MUTYH-assoziierte Polyposis (MAP)

Untersuchte Gene:
MUTYH
Methodik Material
Dauer Ansprechpartner
Sequenzierung  3-10 ml EDTA-Blut
3-4 Wochen
Spier / Aretz

Anforderungsschein

 

Klinische Symptomatik

 

Die MUTYH-assoziierte Polyposis (kurz MAP) ist eine adenomatöse Polyposis Erkrankung des Magendarmtraktes. Die MAP ist wie die seit langem bekannte familiäre adenomatöse Polyposis (FAP) durch das Auftreten einer Vielzahl von Polypen des Dickdarms gekennzeichnet (histologischen Adenome, z. T. können jedoch auch hyperplastische Polypen vorkommen). Wie bei der FAP entwickelt sich aus den Polypen unbehandelt früher oder später mit großer Wahrscheinlichkeit Darmkrebs (kolorektales Karzinom).

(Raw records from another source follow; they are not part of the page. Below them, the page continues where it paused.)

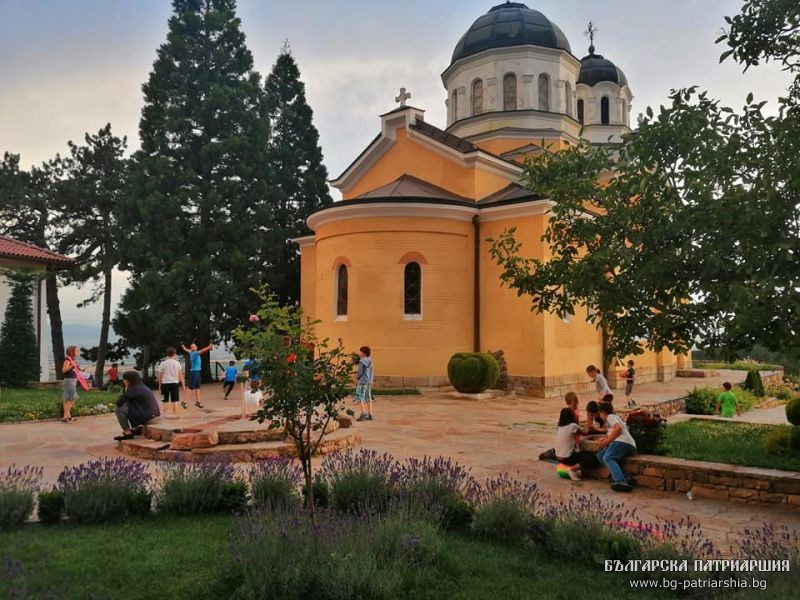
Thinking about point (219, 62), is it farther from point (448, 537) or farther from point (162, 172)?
point (448, 537)

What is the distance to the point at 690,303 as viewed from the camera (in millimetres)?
6004

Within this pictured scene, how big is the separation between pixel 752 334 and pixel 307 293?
19834mm

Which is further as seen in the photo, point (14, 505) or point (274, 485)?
point (274, 485)

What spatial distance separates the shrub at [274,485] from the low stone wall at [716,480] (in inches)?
159

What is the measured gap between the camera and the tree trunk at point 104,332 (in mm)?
28516

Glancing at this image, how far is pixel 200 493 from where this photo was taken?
5.85 m

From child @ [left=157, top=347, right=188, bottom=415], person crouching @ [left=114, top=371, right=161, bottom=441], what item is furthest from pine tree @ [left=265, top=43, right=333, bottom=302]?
person crouching @ [left=114, top=371, right=161, bottom=441]

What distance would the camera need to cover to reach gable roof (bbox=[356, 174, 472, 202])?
18.8 meters

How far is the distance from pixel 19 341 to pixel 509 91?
66.4 ft

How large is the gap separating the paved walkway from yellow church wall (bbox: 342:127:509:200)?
7916 mm

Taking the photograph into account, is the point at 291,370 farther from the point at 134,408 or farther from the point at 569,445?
the point at 134,408

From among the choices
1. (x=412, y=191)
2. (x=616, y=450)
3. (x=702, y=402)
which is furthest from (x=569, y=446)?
(x=412, y=191)

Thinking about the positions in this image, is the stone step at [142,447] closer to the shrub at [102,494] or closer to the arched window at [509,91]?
the shrub at [102,494]

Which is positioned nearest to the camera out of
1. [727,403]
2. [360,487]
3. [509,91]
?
[360,487]
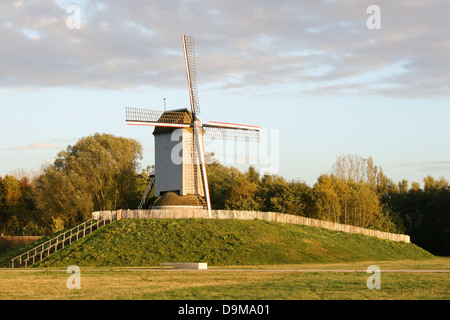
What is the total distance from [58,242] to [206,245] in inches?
514

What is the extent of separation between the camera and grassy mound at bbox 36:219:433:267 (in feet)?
151

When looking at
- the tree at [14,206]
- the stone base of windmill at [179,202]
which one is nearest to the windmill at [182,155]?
the stone base of windmill at [179,202]

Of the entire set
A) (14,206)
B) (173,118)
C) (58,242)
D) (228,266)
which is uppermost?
(173,118)

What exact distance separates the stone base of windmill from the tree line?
1629 centimetres

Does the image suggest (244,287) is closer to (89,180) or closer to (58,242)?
(58,242)

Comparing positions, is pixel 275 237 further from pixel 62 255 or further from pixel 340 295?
pixel 340 295

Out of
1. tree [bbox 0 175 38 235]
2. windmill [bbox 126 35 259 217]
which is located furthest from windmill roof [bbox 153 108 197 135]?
tree [bbox 0 175 38 235]

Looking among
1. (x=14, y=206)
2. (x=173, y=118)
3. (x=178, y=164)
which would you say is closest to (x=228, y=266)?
(x=178, y=164)

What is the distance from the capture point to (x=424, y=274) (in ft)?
91.1

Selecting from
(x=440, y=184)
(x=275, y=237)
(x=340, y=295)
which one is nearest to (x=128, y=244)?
(x=275, y=237)

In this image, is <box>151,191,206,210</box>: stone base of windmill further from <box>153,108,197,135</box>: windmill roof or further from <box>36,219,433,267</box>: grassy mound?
<box>153,108,197,135</box>: windmill roof

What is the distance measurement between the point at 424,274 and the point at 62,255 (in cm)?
2981

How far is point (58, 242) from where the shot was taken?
167 feet
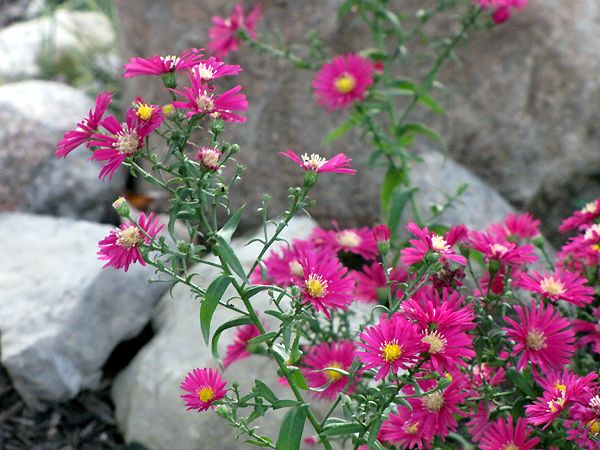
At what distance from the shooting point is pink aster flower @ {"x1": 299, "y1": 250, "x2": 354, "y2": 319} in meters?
1.28

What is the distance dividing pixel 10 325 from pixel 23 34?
2.26 m

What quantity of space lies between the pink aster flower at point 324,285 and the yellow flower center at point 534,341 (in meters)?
0.33

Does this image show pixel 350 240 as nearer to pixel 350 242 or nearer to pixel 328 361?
pixel 350 242

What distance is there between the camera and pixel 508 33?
296 centimetres

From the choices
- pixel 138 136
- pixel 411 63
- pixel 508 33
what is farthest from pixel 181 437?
pixel 508 33

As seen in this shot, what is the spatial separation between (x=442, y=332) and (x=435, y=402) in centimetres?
20

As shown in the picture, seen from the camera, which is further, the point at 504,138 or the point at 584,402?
the point at 504,138

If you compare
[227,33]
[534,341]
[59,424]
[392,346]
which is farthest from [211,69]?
[59,424]

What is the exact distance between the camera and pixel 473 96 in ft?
9.82

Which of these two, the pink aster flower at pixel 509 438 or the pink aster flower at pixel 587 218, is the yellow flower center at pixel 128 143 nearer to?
the pink aster flower at pixel 509 438

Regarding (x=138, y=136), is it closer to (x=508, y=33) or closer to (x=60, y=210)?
(x=60, y=210)

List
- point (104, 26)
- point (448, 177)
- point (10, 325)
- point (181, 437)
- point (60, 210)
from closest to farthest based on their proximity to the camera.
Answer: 1. point (181, 437)
2. point (10, 325)
3. point (448, 177)
4. point (60, 210)
5. point (104, 26)

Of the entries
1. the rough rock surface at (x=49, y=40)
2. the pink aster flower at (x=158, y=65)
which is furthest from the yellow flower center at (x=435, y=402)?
the rough rock surface at (x=49, y=40)

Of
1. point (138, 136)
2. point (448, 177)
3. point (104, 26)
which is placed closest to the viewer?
point (138, 136)
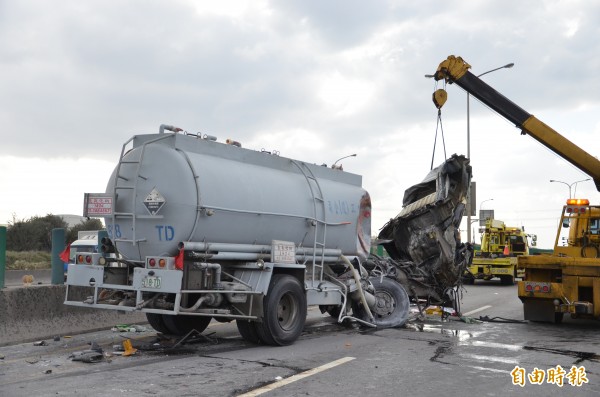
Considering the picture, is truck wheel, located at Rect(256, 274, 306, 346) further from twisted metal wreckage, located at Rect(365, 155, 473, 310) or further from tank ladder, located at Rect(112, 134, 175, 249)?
twisted metal wreckage, located at Rect(365, 155, 473, 310)

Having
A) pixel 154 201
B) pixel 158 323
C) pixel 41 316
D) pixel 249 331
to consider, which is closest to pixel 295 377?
pixel 249 331

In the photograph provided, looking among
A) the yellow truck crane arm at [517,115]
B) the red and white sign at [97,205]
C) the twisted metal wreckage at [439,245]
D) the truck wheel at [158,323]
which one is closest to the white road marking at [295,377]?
the truck wheel at [158,323]

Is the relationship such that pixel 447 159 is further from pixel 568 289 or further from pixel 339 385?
pixel 339 385

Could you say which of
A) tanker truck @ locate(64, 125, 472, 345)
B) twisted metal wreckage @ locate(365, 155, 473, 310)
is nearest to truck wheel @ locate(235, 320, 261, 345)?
tanker truck @ locate(64, 125, 472, 345)

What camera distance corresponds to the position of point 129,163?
840 centimetres

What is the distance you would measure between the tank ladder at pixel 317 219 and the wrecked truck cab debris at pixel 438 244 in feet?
7.89

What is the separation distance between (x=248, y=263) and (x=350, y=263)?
275cm

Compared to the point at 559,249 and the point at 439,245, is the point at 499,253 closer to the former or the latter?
the point at 559,249

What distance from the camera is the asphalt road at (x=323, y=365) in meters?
6.04

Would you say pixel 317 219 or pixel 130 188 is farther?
pixel 317 219

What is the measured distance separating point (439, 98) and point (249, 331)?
7.76m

In der Regel ähnelt der klinische Verlauf aber eher dem der abgeschwächteren, milden Form der FAP (der attenuierten FAP oder AFAP). Das heißt, die Polypen treten bei der MAP in der Regel später und weniger zahlreich auf als bei der klassischen FAP, auch der Dickdarmkrebs tritt bei unbehandelten Patienten oft erst im fünften oder sechsten Lebensjahrzehnt auf. Allerdings ist der Verlauf auch innerhalb einer Familie variabel, in Einzelfällen kann der Darmkrebs deshalb relativ früh entstehen, auch wenn die Zahl der Polypen gering ist.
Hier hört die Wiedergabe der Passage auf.